REQUEST: Swap "Black" for "Silver" wherever it appears in the data below, and write out every line again with nothing else changed. Leave the pictures out of your answer.

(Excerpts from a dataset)
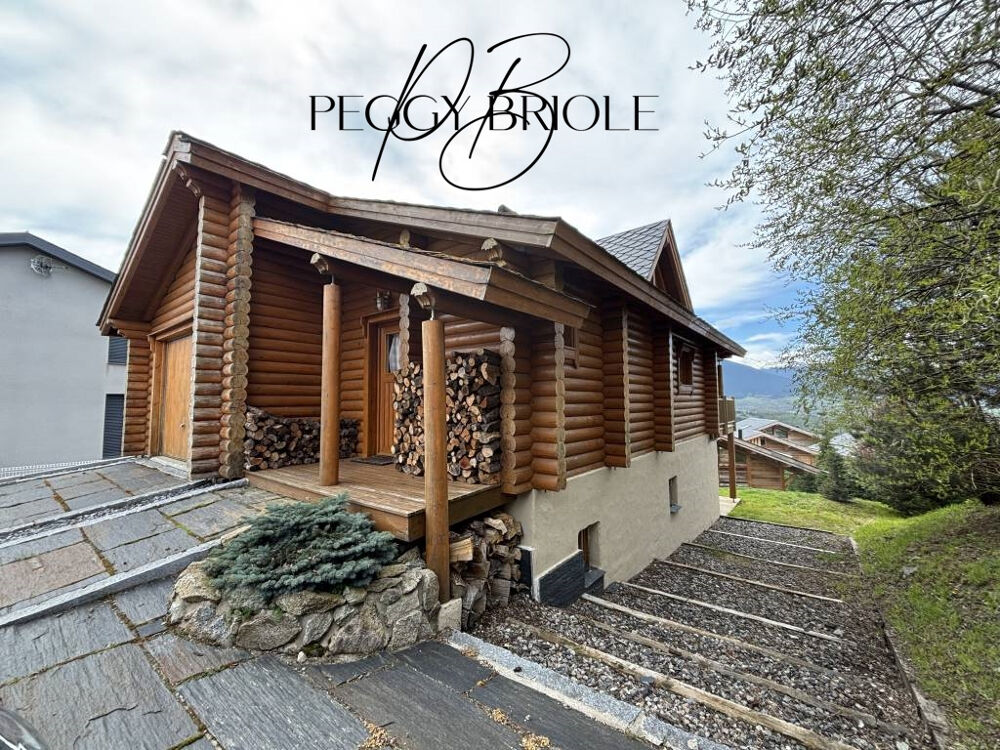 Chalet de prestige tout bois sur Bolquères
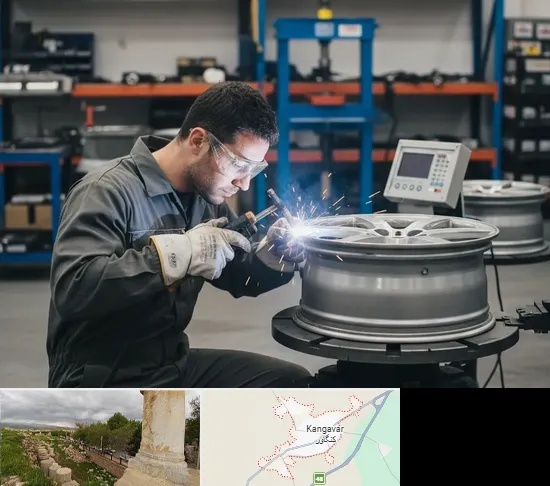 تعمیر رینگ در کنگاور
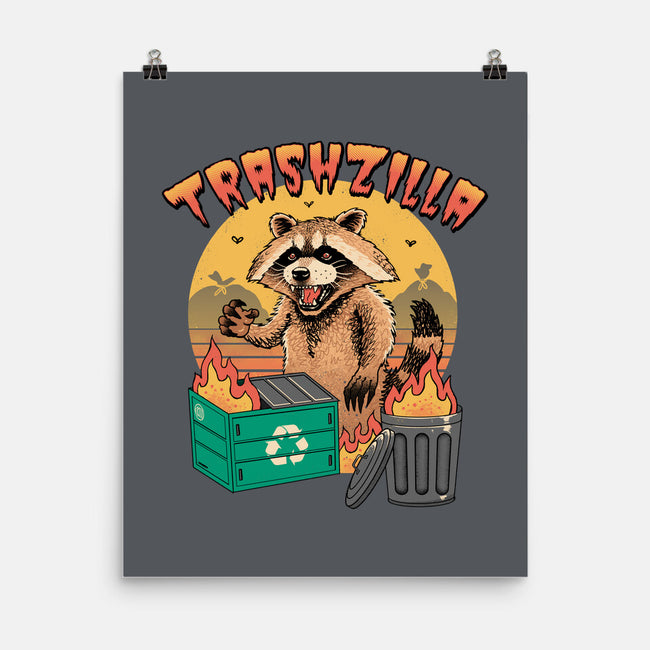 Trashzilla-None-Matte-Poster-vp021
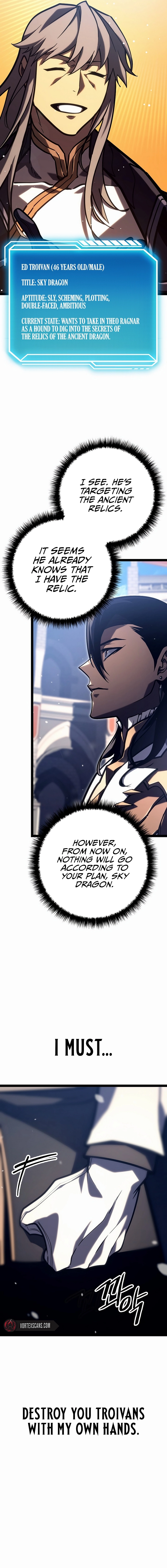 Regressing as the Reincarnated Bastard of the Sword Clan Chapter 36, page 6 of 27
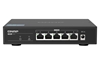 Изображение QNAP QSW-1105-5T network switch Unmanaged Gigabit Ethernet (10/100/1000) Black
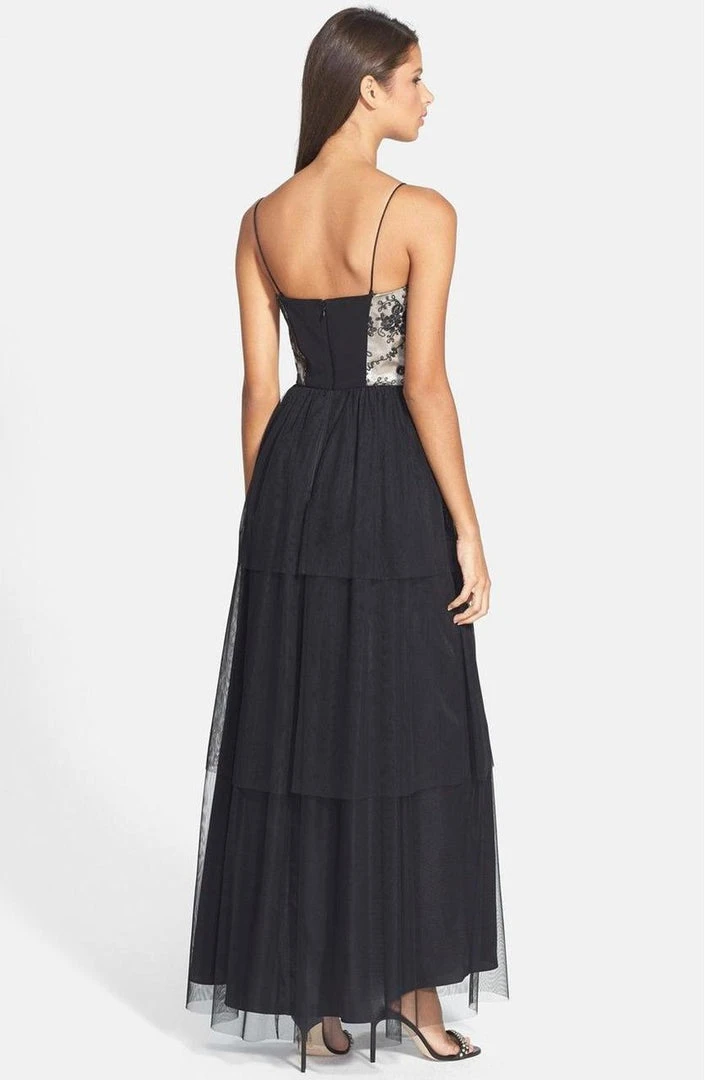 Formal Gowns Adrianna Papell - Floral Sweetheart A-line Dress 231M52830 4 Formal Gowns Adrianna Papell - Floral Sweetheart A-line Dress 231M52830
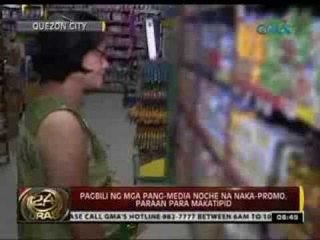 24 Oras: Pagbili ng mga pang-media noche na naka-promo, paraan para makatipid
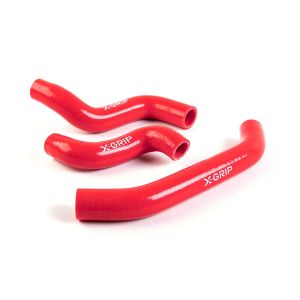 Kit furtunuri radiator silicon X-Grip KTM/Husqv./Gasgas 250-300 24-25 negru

RESPONSE BOX:
 Chalet de prestige tout bois sur Bolquères
 تعمیر رینگ در کنگاور
 Trashzilla-None-Matte-Poster-vp021
 Regressing as the Reincarnated Bastard of the Sword Clan Chapter 36, page 6 of 27
 Изображение QNAP QSW-1105-5T network switch Unmanaged Gigabit Ethernet (10/100/1000) Silver
 Formal Gowns Adrianna Papell - Floral Sweetheart A-line Dress 231M52830 4 Formal Gowns Adrianna Papell - Floral Sweetheart A-line Dress 231M52830
 24 Oras: Pagbili ng mga pang-media noche na naka-promo, paraan para makatipid
 Kit furtunuri radiator silicon X-Grip KTM/Husqv./Gasgas 250-300 24-25 negru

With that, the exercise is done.